The Thirty Meter Telescope, the group spearheading the project, said the National Astronomical Observatories of the Chinese Academy of Sciences has joined as an observer. It is the first step of a process expected to lead to the NAOC becoming a full partner and financial contributor.
"We believe that the Thirty Meter Telescope will provide an otherwise unattainable opportunity for the Chinese astronomical community to make significant discoveries, perform cutting-edge science, and advance technological development," Jun Yan, the NAOC's director, said in a statement.
A consortium of Canadian and California universities is heading the development of the telescope, to be build atop Mauna Kea volcano on the Big Island. The National Astronomical Observatory of Japan is also participating in the project.
The telescope's mirror will stretch almost 100 feet (30 meters) in diameter, or nearly the length of a Boeing 737's wingspan, when it's finished in 2018. It will be so powerful that astronomers will be able to use it to see images of the first stars and galaxies forming _ some 400 million years after the Big Bang.
Native Hawaiian groups oppose the telescope, saying Mauna Kea's summit is sacred. Environmentalists say they're concerned the project will hurt endangered species.
The telescope is the first of several powerful next-generation observatories that researchers are planning to build in different spots around the world.

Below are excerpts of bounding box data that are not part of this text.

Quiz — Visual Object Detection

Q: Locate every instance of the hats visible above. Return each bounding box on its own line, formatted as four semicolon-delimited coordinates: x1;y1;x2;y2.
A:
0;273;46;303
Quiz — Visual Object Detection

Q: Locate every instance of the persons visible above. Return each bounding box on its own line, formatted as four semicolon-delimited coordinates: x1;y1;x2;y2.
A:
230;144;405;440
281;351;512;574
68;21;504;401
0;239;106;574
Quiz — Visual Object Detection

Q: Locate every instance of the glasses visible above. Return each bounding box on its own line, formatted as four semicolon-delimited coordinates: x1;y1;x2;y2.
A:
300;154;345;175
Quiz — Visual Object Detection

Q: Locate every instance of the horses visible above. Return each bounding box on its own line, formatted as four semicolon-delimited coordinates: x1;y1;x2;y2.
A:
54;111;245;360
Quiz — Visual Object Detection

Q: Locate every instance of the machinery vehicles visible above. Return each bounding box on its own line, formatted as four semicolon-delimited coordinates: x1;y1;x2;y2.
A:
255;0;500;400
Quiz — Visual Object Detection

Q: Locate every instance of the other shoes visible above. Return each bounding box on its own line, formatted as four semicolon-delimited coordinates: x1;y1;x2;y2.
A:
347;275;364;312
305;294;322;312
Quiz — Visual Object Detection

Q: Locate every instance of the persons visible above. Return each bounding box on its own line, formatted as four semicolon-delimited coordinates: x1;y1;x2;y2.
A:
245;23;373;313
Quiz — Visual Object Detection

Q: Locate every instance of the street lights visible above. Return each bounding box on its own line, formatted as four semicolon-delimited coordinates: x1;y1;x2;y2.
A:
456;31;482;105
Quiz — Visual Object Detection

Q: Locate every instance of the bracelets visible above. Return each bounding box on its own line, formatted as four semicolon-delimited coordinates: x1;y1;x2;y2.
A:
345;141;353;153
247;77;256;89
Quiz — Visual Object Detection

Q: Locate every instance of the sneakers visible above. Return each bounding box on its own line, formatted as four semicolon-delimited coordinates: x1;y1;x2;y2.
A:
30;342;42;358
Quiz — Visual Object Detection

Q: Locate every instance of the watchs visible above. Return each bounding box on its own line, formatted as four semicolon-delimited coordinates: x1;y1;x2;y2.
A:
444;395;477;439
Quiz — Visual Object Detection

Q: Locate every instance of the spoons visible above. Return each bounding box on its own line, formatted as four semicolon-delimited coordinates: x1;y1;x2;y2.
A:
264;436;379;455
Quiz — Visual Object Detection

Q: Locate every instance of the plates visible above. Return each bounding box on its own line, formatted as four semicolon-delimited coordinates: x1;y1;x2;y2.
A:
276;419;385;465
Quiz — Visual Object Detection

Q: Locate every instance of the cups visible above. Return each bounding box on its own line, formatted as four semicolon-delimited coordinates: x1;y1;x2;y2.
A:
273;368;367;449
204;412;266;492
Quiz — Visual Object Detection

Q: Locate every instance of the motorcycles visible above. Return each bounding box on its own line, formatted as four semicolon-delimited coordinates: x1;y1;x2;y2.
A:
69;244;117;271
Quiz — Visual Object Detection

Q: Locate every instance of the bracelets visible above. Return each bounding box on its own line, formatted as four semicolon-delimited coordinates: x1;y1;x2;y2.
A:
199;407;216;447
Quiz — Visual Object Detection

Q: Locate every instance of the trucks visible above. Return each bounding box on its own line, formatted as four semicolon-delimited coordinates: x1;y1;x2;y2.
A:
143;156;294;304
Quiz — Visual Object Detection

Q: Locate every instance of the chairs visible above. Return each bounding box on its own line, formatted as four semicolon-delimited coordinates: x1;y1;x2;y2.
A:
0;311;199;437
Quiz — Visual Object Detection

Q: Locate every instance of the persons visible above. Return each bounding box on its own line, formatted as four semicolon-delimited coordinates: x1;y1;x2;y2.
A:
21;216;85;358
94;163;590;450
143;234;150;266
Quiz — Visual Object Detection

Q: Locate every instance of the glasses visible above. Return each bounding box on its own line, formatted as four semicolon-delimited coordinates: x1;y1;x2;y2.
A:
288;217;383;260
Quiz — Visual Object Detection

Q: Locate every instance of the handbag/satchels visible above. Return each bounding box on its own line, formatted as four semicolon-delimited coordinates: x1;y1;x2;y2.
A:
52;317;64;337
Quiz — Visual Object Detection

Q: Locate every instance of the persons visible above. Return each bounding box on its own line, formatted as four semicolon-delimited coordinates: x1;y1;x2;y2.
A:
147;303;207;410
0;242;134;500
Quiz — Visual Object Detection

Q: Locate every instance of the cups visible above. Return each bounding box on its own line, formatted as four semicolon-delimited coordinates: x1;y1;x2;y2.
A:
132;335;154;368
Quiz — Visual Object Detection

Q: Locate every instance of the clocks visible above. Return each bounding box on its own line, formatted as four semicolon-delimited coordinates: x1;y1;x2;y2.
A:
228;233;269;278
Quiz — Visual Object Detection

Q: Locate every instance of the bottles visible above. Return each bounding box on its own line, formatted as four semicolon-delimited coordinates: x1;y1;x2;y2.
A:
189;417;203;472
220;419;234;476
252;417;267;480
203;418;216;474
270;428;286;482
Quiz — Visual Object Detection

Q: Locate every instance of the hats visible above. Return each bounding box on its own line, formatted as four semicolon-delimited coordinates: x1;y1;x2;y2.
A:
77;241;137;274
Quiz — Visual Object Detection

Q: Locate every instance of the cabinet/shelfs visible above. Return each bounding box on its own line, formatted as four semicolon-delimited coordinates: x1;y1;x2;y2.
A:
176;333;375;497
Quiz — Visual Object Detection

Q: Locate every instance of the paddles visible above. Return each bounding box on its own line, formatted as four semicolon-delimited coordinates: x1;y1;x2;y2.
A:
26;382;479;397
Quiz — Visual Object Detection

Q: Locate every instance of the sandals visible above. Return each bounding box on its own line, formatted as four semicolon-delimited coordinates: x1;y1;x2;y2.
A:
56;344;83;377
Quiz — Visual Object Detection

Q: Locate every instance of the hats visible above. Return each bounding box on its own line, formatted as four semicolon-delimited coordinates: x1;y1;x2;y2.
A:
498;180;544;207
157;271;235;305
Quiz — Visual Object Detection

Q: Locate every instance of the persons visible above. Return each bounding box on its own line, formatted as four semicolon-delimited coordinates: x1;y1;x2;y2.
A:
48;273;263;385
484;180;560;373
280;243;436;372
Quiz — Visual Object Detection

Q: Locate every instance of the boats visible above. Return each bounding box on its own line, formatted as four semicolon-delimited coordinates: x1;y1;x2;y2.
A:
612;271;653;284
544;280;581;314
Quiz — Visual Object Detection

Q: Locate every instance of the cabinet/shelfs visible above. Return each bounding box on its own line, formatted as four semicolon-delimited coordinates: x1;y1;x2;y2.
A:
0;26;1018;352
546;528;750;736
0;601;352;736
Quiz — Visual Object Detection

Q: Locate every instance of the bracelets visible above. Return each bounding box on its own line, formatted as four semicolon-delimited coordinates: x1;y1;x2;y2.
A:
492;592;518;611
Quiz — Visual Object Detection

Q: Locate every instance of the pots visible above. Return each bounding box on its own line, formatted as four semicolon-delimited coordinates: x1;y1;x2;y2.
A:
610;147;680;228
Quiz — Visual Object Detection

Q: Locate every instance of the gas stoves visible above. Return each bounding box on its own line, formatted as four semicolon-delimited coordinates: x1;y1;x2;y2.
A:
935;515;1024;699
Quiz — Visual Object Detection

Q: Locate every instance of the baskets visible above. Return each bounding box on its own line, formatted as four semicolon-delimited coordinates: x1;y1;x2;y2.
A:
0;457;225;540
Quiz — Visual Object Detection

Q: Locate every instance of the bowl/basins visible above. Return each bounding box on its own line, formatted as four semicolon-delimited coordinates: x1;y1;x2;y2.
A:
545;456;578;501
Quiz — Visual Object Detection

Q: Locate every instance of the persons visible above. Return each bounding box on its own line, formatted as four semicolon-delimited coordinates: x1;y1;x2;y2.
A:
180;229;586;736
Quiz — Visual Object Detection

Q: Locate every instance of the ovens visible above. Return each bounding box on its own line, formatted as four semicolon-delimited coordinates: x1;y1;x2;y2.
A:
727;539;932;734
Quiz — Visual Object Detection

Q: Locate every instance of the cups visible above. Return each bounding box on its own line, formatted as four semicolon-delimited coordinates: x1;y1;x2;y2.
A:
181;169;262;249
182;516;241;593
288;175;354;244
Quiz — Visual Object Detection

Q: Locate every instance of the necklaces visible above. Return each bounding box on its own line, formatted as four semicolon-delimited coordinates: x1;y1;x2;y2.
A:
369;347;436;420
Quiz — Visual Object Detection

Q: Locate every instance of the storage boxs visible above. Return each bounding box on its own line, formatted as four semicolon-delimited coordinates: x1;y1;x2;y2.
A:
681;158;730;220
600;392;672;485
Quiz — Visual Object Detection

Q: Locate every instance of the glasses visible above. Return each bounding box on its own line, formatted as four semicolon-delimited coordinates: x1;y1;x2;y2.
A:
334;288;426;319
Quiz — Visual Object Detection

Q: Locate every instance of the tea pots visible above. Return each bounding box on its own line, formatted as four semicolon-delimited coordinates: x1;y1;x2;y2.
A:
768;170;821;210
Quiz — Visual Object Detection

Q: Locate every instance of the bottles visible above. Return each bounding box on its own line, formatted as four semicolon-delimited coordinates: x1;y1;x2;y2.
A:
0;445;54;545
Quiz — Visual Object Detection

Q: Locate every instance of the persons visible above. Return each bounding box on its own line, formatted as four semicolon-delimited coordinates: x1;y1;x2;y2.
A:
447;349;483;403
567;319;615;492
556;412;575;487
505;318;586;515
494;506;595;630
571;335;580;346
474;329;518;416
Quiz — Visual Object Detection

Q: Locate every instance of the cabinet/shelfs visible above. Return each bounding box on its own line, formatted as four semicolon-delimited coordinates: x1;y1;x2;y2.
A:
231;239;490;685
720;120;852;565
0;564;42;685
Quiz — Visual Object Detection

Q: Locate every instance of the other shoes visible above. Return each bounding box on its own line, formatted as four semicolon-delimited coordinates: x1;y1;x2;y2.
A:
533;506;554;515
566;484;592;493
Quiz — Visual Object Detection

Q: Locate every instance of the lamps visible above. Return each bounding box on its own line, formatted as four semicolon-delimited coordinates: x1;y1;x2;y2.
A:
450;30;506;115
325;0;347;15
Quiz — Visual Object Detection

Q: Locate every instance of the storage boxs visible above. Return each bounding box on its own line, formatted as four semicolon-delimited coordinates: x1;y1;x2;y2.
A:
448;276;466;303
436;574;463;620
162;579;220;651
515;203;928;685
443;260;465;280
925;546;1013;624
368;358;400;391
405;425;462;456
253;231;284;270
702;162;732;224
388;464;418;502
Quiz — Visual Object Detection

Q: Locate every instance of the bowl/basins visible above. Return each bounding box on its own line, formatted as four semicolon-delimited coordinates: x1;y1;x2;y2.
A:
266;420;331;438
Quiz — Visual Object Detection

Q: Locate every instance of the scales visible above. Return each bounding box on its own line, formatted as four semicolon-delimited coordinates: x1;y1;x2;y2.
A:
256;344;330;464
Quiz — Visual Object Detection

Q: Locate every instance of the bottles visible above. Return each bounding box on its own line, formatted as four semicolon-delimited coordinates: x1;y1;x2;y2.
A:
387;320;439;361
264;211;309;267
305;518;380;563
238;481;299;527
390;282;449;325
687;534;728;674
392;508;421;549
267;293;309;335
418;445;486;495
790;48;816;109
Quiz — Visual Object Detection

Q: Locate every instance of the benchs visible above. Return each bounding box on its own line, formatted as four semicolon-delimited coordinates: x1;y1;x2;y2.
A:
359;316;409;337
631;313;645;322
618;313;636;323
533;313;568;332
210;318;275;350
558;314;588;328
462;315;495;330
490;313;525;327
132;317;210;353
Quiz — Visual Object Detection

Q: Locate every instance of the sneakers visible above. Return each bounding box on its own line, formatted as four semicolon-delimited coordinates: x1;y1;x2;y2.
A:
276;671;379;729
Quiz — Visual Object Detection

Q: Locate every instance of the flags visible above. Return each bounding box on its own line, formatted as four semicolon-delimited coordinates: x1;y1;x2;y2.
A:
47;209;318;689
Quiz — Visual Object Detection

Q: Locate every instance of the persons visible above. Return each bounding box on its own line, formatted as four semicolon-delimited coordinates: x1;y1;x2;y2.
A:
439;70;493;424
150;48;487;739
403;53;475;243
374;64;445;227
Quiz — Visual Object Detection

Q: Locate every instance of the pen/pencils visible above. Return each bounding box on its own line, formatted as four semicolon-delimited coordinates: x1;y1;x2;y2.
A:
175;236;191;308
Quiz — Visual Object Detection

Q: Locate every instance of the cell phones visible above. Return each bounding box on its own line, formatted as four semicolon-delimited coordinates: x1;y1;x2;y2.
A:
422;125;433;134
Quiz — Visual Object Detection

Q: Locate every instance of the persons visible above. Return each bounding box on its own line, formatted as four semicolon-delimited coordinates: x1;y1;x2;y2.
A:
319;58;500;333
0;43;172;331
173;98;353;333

A partnership of European countries plans to build the European Extremely Large Telescope, with an 138-foot (42-meter) mirror. The group is considering sites in Argentina, Chile, Morocco and Spain and plans to decide on a location next year and begin making observations in 2018.
Another group of universities plans to finish the Giant Magellan Telescope, also around 2018, with an 80-foot (24-meter) mirror in Las Campanas, Chile.
The new telescope in Hawaii was designed by the TMT Observatory Corp., which has spent $77 million on the project. Of that amount, $22 million came from Canada and $50 million was donated by the Gordon and Betty Moore Foundation. Gordon Moore is the co-founder of Intel Corp.
The Moore foundation also has pledged an additional $200 million for the telescope's construction. The California Institute of Technology and the University of California have agreed to raise matching funds of $50 million.
The Canadian partners plan to supplying the telescope's enclosure, the telescope structure and the first light adaptive optics.
Headquartered in Beijing, the NAOC was founded in 2001 by the merger of four observatories, three observing stations and one research center in China.